▸ Passage shown
════════════════════

Location
MC 6460
Speaker
Dr. Woldegebriel Assefa Woldegerima, Assistant Professor of the Department of Mathematics and Statistics, York University
Title
Modeling and Predicting Infectious Diseases Dynamics through Epidemiology-Informed Neural Networks (EINNs)
Abstract
Infectious disease modeling and prediction remains a crucial research area as new variants continue to (re)emerge. The integration of mechanistic modeling and machine learning has the potential to revolutionize the way we understand complex biological systems. Particularly, the development and application of Informed Neural Networks (INNs), a class of hybrid models that embed the domain-specific knowledge, such as differential equations, into the neural network architecture has attracts many researchers recently. Epidemiology-Informed Neural Networks (EINNs) incorporate domain-specific knowledge from disease dynamics (e.g., differential equation models, compartmental models like SIR, vector-host interactions, etc.) into their architecture, loss functions, or training process. The loss function that is minimized during training is the combined loss of the data and the DEs residuals. This method not only provides enhanced data accuracy but also has the domain knowledge to predict how the disease evolves. It helps to improve learning, prediction accuracy, interpretability, and parameter estimation, particularly in scenarios where data is sparse or noisy. In this talk I will quickly introduction the foundations of EINNs. I will then present some results from our study that we e trained an EINN on synthetic data derived from an SI-SIR model designed for Avian influenza and shows the model’s accuracy in predicting extinction and persistence conditions. In the method, a twelve hidden layer model was constructed with sixty-four neurons per layer and ReLU activation function was used. The network is trained to predict the time evolution of five state variables for birds and humans over 50,000 epochs. The overall loss minimized to 0.000006, characterized by a combination of data and physics losses, enabling the EINN to follow the differential equations describing the disease progression.

════════════════════

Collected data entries
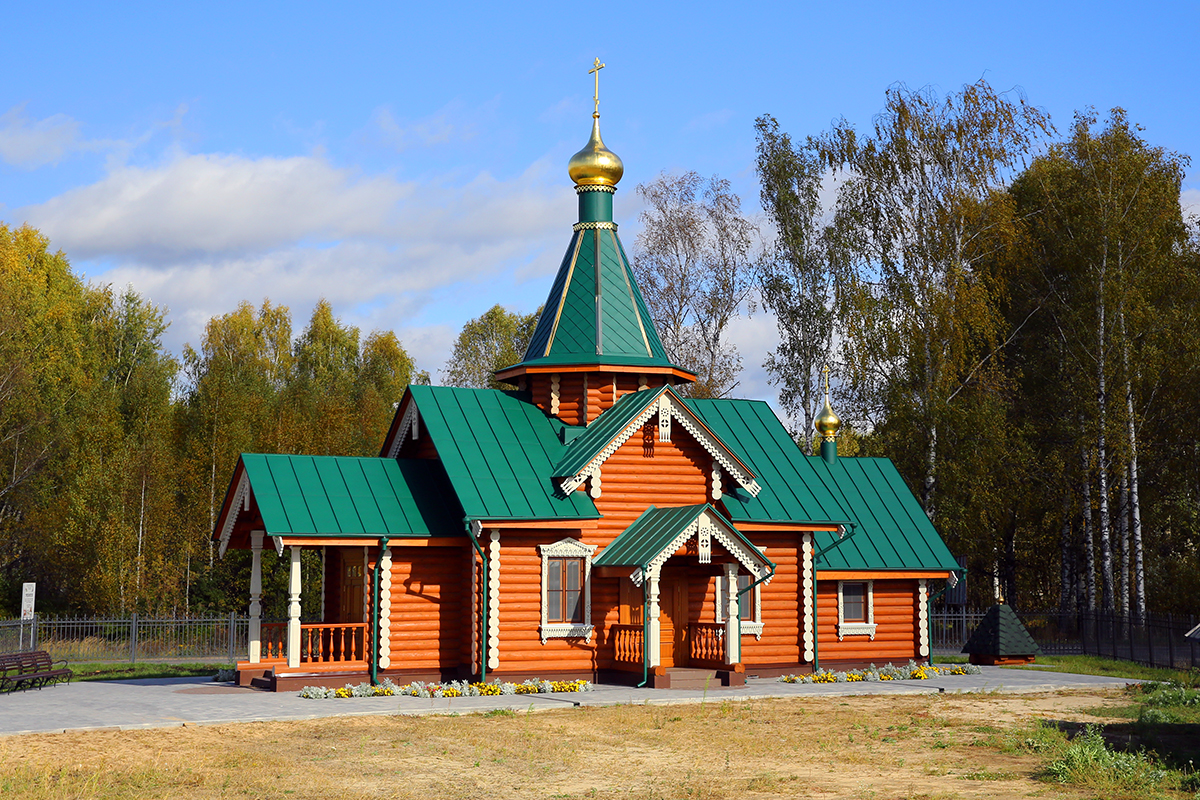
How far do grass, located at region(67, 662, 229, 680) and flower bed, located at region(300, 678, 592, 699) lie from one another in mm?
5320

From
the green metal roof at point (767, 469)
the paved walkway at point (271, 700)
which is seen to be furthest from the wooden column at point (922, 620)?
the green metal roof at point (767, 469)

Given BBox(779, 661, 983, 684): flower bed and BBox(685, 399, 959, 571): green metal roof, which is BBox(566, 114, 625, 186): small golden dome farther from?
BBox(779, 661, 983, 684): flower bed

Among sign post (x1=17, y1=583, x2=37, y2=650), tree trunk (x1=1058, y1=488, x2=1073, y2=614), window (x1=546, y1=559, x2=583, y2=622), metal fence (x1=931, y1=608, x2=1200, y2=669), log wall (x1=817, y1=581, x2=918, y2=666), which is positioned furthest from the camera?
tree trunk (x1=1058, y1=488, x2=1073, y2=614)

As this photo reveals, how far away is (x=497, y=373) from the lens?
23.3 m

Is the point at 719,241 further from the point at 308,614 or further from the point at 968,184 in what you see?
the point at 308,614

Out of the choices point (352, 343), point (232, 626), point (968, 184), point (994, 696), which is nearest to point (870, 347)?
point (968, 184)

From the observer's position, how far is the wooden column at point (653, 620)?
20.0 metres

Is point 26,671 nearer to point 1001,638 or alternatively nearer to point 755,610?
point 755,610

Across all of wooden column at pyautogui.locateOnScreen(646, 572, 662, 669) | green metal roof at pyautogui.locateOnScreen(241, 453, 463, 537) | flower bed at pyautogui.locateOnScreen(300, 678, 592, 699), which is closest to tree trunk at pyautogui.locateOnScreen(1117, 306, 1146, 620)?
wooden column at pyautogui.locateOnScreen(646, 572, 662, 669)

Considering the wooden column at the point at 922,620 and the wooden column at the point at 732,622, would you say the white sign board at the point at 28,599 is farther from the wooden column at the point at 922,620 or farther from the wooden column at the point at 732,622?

════════════════════

▸ Apply what you read
A) Answer these questions from the seminar announcement:
(i) In which room is the talk held?
(ii) How many hidden layers did the model have, and how many neurons were in each layer?
(iii) To what value was the overall loss minimized?
B) Using the seminar announcement, explain in one to three sentences why the EINN is able to follow the differential equations that describe disease progression.

▸ Answer list
A)
(i) MC 6460
(ii) Twelve hidden layers with sixty-four neurons per layer
(iii) 0.000006

B) The loss minimized during training is the combined loss of the data and the residuals of the differential equations. This combination of data and physics losses, which was minimized to 0.000006, enables the EINN to follow the differential equations describing the disease progression.